Master and Margarita

“Master and Margarita” is one of three novels that had a profound influence on me as a teenager... with “Great Expectation” and “George Orwell's Essays”. Beforehand, I had read about Bulgakov's bold mail to Stalin in thirties, and surprisingly, the very proper return telephone call and the vital help of Stalin (1).

Nevertheless, at home, we only had one of Bulgakov's books: “Black Snow” and not the “Master and Margarita”.

Later, I found the “Mater and Margarita” entirely coincidental. In my favourite bookshop: a second-hand bookshop that had left-wing books and Russian literature novels to sell, of course anonymously...

I finished it the first night... I couldn't stop reading it. But the story appeared complex to me after the first reading.

Three stories simultaneously: Master & Margarita story, Woland and his companion's story in Moscow and Jesus and Pontius Pilate.

It was the second time that I understood the connections. And then just like the sun comes out of clouds, I comprehended the wistful elegance of the book.

Prior to the book, I had read about the Stalin epoch. Elegantly, Bulgakov presented that period as a dark comedy. It was a new experience for me.

So I start to re-read it again and again. Comprehending the Pontius Pilate’s decisions under the conspicuous and formidable Roman Empire’s shadow, exactly like Stalin’s shadow on characters of the book though invisible, was gripping and thrilling.

The very first draft of the book didn't have Margarita ... Darker book. Bulgakov added the Margarita character, based on his wife, later...

“Master and Margarita” had never been published in Bulgakov lifetime (in Stalin's epoch) ... of course. His wife was the one who kept the book until Khrushchev's period.

The widely acclaimed masterpiece and one of the major work of literature: some critics consider it as the best novel of the twentieth century and the others regard it as one of the best a hundred novels of all time.

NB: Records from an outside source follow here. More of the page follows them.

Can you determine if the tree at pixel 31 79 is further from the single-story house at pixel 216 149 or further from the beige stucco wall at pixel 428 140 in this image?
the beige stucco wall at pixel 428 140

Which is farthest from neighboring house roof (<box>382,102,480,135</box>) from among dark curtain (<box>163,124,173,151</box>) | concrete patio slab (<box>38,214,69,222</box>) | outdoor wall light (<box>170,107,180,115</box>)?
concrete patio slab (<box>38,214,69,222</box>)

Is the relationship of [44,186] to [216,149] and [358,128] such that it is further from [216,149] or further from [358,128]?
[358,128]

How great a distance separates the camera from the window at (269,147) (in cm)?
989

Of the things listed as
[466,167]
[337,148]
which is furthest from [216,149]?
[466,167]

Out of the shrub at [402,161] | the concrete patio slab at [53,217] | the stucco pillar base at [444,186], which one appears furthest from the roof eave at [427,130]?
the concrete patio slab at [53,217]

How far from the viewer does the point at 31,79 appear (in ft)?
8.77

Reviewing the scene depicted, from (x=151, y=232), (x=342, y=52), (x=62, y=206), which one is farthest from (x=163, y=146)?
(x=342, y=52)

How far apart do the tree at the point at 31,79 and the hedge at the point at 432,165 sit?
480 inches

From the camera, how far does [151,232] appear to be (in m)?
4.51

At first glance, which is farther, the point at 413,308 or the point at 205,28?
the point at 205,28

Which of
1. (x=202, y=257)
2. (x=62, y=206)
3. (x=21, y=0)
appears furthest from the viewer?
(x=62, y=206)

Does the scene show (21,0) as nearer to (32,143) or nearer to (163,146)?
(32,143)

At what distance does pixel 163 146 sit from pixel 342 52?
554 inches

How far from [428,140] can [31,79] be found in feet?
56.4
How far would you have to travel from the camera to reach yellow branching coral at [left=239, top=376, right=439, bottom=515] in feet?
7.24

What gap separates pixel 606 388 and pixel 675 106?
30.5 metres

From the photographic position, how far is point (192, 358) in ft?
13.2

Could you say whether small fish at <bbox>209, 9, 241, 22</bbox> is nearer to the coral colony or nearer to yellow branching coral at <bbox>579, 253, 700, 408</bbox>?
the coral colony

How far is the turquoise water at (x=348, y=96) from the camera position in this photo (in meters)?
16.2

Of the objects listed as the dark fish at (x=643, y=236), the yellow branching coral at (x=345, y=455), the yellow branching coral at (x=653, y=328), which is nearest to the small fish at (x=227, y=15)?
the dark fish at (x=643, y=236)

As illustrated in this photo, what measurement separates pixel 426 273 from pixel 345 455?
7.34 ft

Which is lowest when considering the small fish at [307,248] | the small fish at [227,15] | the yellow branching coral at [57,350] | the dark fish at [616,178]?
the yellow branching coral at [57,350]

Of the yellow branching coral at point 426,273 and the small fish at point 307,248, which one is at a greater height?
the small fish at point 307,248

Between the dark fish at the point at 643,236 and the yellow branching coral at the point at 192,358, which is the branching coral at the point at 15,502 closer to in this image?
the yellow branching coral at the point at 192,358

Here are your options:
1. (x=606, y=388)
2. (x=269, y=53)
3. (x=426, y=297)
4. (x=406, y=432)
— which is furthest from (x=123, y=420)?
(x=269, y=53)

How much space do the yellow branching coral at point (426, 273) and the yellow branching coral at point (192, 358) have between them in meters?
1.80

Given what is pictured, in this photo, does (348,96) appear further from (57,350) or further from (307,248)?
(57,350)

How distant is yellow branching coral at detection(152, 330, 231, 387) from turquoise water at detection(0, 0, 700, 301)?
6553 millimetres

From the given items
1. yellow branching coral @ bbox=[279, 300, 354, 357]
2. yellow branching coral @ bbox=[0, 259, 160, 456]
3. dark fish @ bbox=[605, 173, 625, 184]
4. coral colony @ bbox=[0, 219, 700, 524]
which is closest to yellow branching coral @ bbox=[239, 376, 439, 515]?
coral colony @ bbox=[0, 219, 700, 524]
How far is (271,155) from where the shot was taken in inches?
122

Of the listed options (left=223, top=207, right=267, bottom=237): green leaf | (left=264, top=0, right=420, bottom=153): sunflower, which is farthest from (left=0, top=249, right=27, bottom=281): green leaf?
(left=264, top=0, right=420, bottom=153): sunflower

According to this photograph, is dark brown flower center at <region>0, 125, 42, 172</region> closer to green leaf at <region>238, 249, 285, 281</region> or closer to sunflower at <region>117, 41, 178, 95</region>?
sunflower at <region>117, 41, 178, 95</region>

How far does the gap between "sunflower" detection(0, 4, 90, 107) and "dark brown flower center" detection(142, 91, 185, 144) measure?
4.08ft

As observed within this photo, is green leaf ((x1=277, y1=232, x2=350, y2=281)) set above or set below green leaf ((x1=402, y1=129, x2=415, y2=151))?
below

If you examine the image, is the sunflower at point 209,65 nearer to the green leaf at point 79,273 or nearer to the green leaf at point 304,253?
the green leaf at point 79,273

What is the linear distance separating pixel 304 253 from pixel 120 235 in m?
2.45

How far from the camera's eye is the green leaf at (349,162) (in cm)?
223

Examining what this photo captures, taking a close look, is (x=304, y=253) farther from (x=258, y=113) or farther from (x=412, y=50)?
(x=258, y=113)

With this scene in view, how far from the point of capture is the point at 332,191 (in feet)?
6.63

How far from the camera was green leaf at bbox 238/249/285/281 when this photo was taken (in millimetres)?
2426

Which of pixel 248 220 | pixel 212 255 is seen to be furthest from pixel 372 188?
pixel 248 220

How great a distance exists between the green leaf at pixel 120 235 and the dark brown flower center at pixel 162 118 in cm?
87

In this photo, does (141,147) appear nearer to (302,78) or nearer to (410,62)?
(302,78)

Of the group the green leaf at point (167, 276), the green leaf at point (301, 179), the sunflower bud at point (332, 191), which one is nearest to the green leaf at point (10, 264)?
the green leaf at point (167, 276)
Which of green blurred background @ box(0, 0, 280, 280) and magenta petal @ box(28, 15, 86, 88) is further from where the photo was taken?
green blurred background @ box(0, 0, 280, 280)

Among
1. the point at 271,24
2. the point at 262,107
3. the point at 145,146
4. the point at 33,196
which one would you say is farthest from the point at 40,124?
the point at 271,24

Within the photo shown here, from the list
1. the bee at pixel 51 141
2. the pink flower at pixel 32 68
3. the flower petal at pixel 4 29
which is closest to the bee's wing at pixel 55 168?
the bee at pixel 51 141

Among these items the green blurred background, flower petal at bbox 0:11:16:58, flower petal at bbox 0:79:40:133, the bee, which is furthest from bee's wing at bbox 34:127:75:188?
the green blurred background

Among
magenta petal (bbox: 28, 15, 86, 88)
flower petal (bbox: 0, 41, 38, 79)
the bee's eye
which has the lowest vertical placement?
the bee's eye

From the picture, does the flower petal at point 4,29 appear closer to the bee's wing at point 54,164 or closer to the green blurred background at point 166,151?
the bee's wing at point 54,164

My favourite chapters are “The Satan's Rout”, “Black Magic and Its Exposure” and “How the Procurator Tried to Save Judas of Karioth”.

The book has many political references to Stalin's epoch, but more notably in the chapter: “The Dream of Nikanor Ivanovich” which exclusively cites the “Moscow Show Trials”.

Bulgakov was aware of the aspects of living under the bureaucratic regime, the loneliness of intellectuals and their fear for the future.

It's a book which can fulfill and satisfy many ways:

The dark epoch of Stalin and Stalin’s iron grip on intellectuals (by Soviet and Roman atmosphere)

And this very famous quote: Manuscripts don't burn.

Master and Margarita wasn't burnt. It was published 27 years later after Bulgakov death.